Caption-style text data:
------------

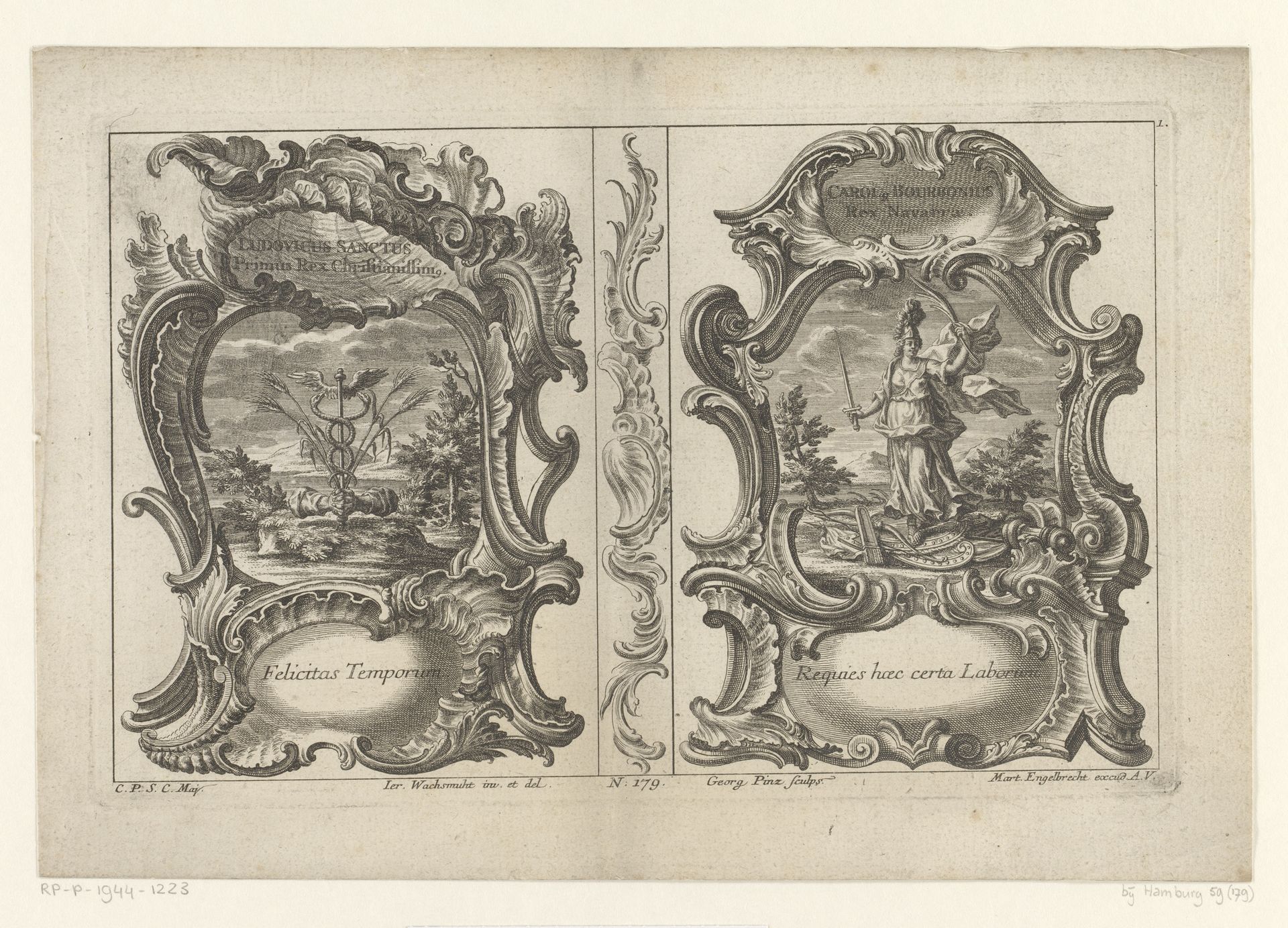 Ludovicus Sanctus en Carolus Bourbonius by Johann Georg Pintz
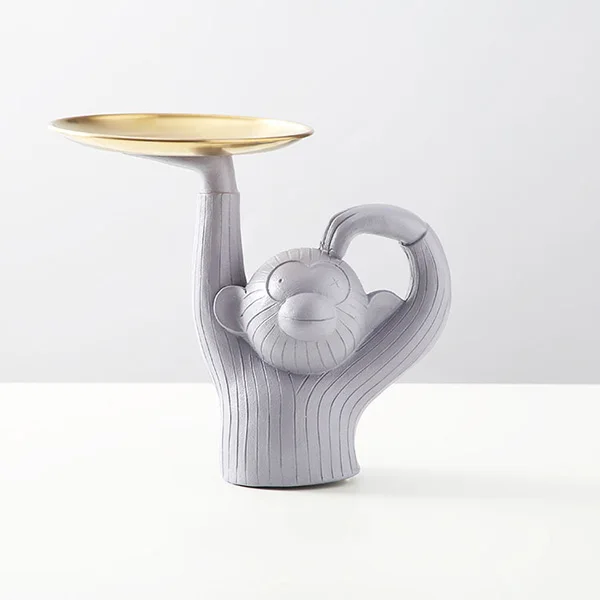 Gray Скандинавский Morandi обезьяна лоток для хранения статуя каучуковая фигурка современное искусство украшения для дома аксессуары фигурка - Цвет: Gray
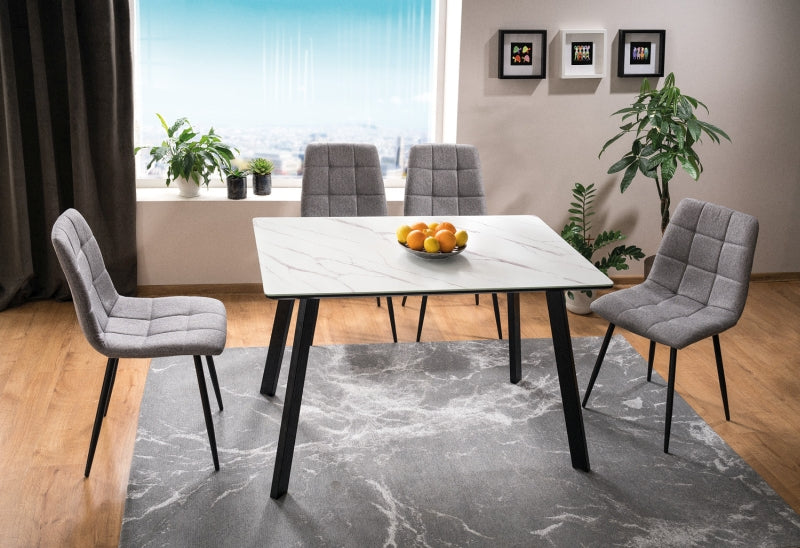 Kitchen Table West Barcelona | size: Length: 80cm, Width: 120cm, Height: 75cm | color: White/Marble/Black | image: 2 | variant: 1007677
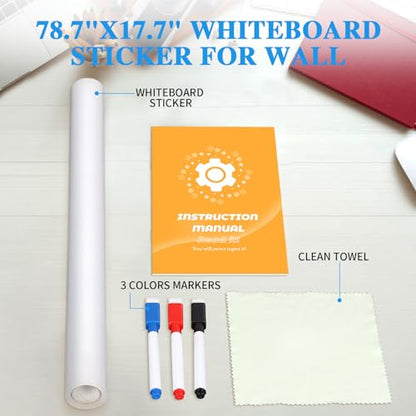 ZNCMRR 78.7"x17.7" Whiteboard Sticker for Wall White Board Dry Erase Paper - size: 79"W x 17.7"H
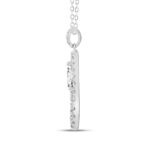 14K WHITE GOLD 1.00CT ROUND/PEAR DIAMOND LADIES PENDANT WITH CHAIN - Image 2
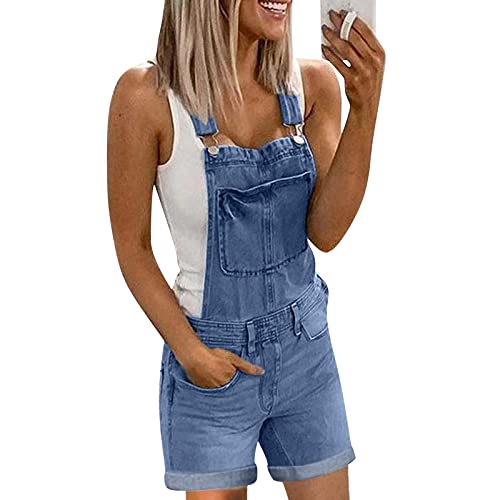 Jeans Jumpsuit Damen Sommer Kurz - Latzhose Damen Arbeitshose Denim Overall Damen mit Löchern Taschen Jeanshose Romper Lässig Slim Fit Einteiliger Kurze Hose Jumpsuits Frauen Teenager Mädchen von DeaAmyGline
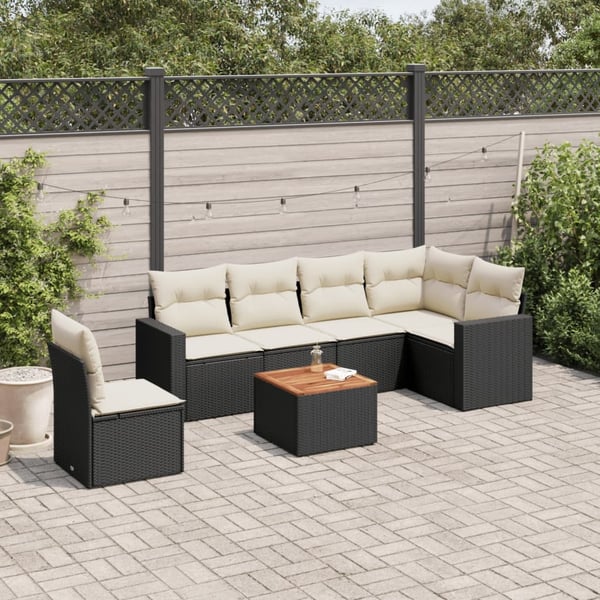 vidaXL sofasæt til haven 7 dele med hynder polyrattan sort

------------

Required work:
Only the lines from the one with "Jeans Jumpsuit Damen" through the final line of the entries above are to be repeated, exactly as written and without pictures.

Result:
 Jeans Jumpsuit Damen Sommer Kurz - Latzhose Damen Arbeitshose Denim Overall Damen mit Löchern Taschen Jeanshose Romper Lässig Slim Fit Einteiliger Kurze Hose Jumpsuits Frauen Teenager Mädchen von DeaAmyGline
 vidaXL sofasæt til haven 7 dele med hynder polyrattan sort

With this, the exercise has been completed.